Dr. Saul Green, a onetime professor of biochemistry at Sloan Kettering Cancer Institute, analyzed the NCCAM research and concluded that after nine years and hundreds of millions of dollars worth of studying, "the NCCAM awards have not produced useful information." Nothing of value has been shown to work or not to work, "to the satisfaction of the medical science community," despite the senator's promise that the federal largesse was meant to determine the value of these alternative medicines.

Dr. Wallace Sampson, emeritus clinical professor of medicine at Stanford University and editor of the Scientific Review of Alternative Medicine, a magazine devoted to examining medical claims, is less given to understatement. He argues that "anti-science advocates" use New Age mumbo jumbo to attack the essential integrity of modern medicine.

"Using obscure language and misleading claims, they promote a medical philosophy that would propel medicine centuries back(ward)," he writes. "They would supplant objectivity and reason with personal feelings, hunches and sophistry."

More damaging than the prospect that someone besides the senator will take the absurd seriously, the appropriation of taxpayer cash siphons money away from researching the real thing.

The range of alternative medicine is mind-boggling and extends to alternative cancer treatments that manipulate diet and call for coffee enemas (whether caffeinated or decaf is not specified).

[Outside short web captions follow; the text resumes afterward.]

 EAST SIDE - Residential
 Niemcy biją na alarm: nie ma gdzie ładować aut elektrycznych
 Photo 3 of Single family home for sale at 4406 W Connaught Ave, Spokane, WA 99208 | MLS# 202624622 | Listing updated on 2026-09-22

The NCCAM , by funding research into crackpot theories, bestows a federal imprimatur to suspect therapies without protecting the public from the quacks. "NCCAM has not declared any method to be ineffective," says Dr. Sampson, "thus giving grounds for continuing congressional appropriations."

Rigorous scientific trials are expensive and from five to 20 trials are required to prove any method or product effective or ineffective. It would take billions to find the efficacy - or nonsense - behind mind-body healing procedures.

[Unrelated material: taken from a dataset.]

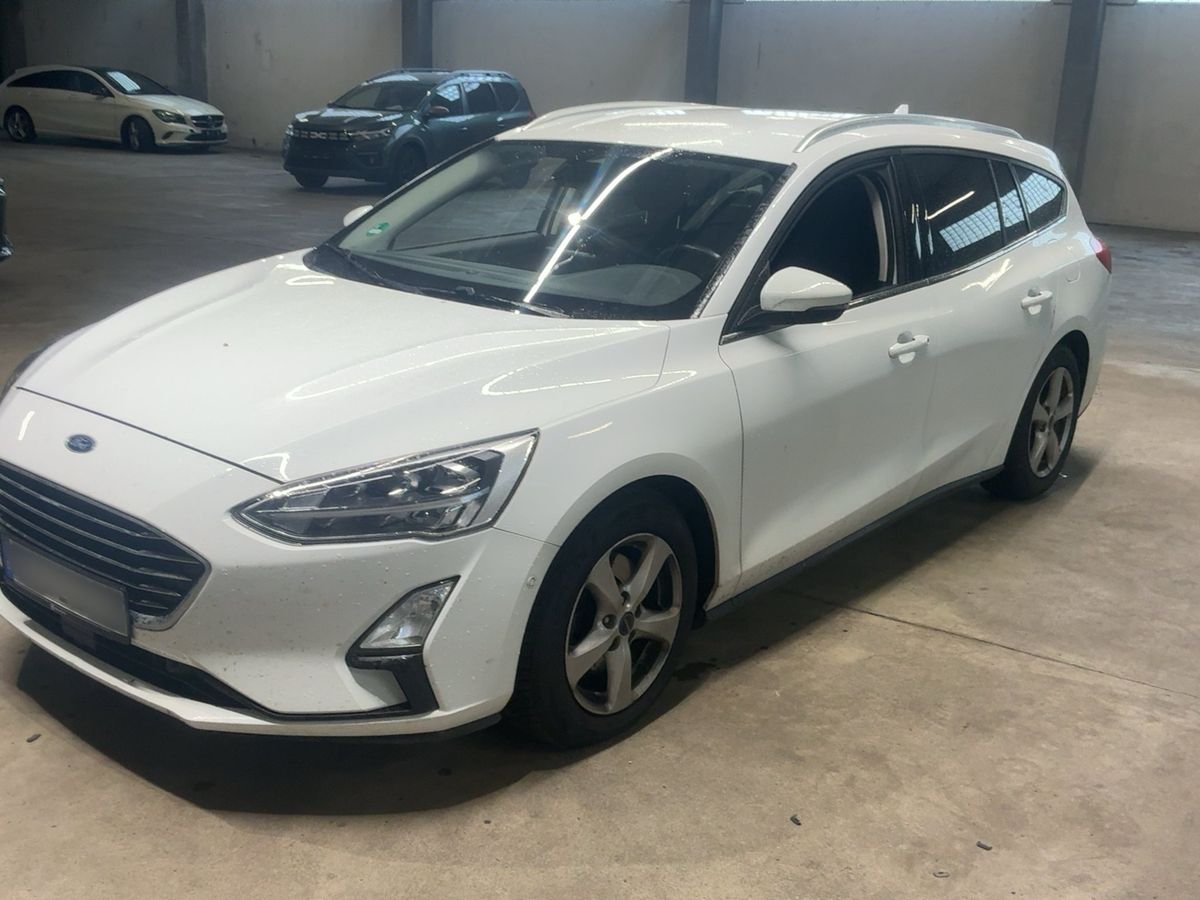 Ford Focus 2019 — photo 1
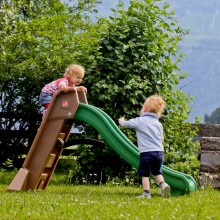 glijbaan kindvriendelijk vakantieadresje met kleine kinderen Jonge Gezinnenweek zomervakantie in de bergen Berghut Rauris Oostenrijk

Like so much that goes on with tax dollars, this kind of waste mostly operates below the media radar. Occasional feature stories appear in newspapers, magazines and on television, retailing anecdotal evidence of the fads and fashions in medical alternatives, but going through reports and conclusions of research grants is exceedingly tedious work, and it's seldom done unless someone suspects fraud. In these NCCAM grants, sloppy thinking and ideological missions are more correctly the culprits.

NCCAM will do research on "chelation therapy" for heart disease, a method that has been disproved and is potentially dangerous. An award for $1 million will examine psychic healing and $1.5 million will be used to study homeopathy, or home-based medicine. This may be petty cash on the Potomac, but taxpayers are allergic to it, and more than bee pollen will be required for a cure.